*Excerpt:*
Totalview to debug lammps program

Dear all,

I want to use totalview to debug lammps program. After compiling the lammps with -g option and submitting jobs using batch script which uses the following running command:

srun --mpi=openmpi /home/huy16104/lammps-30Jul16/src/lmp_test<./in.test>log.lammps

I want to use totalview attaching mode, but I can not find the running program in the session. I’m not familiar with this, if anyone has the experience about using totalview to debug lammps?

Thanks,

Huilin

PhD student in University of Conneticut

Dear all,

I want to use totalview to debug lammps program. After compiling the lammps
with -g option and submitting jobs using batch script which uses the
following running command:

srun --mpi=openmpi
/home/huy16104/lammps-30Jul16/src/lmp_test<./in.test>log.lammps

I want to use totalview attaching mode, but I can not find the running
program in the session. I'm not familiar with this, if anyone has the
experience about using totalview to debug lammps?

you should talk to your local HPC people. this is all very specific to
the machine you are running on.
i would also suggest to first practice using totalview with a
smaller/simpler program to get experience.

in my personal experience, debugger software is useless without a
sufficient amount of practice and experience. debuggers don't
automatically find the real problem, but are rather a tool to help
proving where the problem is *after* you have developed some
hypothesis.

in my 20+ years of parallel programming, i have so far never have come
across a debugging problem that i could not solve without using a
parallel debugger. typically, a few well placed print statements and
using a hack like "mpirun -np 4 xterm -e gdb --args program_to_debug
-and -flags" on a local machine does the trick for me.

parallel debuggers are extremely useful, when bug only show up with a
very large number of processors, but i have never come across any of
those so far.

axel.

Hi Axel,

Thanks for your suggestion and your experiences. My program can run for a long time and stop with no error message in the log file. I have checked many possible reasons, they are all related with the running time(a long time). So, I should use debugger. Anyway, I will seek help of local HPC people.

Thanks,

Huilin

Hi Axel,

Thanks for your suggestion and your experiences. My program can run for a
long time and stop with no error message in the log file. I have checked
many possible reasons, they are all related with the running time(a long
time). So, I should use debugger. Anyway, I will seek help of local HPC
people.

i disagree about having to use the debugger now. there are plenty of
things to look into beforehand.

if running a long time is an issue, how about the size of the problem?
can you reduce the number of atoms in your system with the problem
still showing up? how about setting up an input with just 10 atoms or
less? these can run *much* faster, and thuse can be easily
investigated locally. one of the most common mistake people do, is not
to try and reduce the size of the problem before starting to
debug/investigate a potential problem. they spend endless amounts of
time waiting for something that may or may not happen in time using
tools that may or may not be helpful.

did you ever do checking with valgrind's memory checker?
did you ever try to set up an input where one of the MPI ranks has no
(local) atoms?
in my personal experience, while preparing such reduced and extreme
inputs, i often notice more drastic manifestations of bugs, which are
then much easier to track down. the same is even more true for cases,
where the code runs, but the result is off. already coming up with
those inputs for corner cases, i often learn so much about what could
go wrong, that i can spot bugs by just looking at the source code.
people often put far too much trust into their own code. a good dose
of paranoia is often helpful.

axel.

Hi Axel,

Thanks for your debug suggestions. I have solved the problem which is caused by memory error. Your experiences are very important to me.

Thanks,

Huilin

*Brief:* Reproduce the part of the thread about debugging LAMMPS with TotalView that begins at the words "i disagree about" and ends after the words "of the problem?". The material after this point has no connection to the thread.

*Dataset section:*

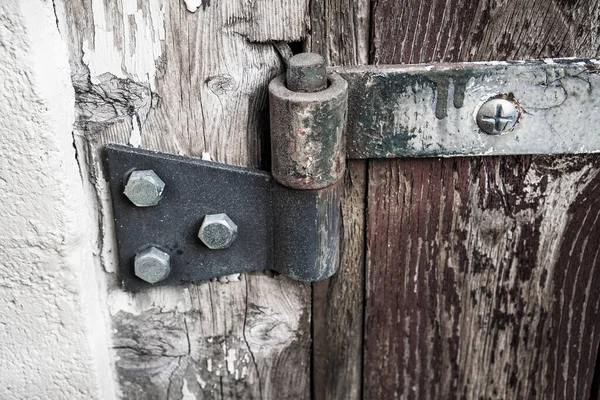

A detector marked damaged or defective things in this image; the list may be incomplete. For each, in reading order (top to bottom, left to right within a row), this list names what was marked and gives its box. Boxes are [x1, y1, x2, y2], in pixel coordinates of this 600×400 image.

*Final answer:*
i disagree about having to use the debugger now. there are plenty of
things to look into beforehand.

if running a long time is an issue, how about the size of the problem?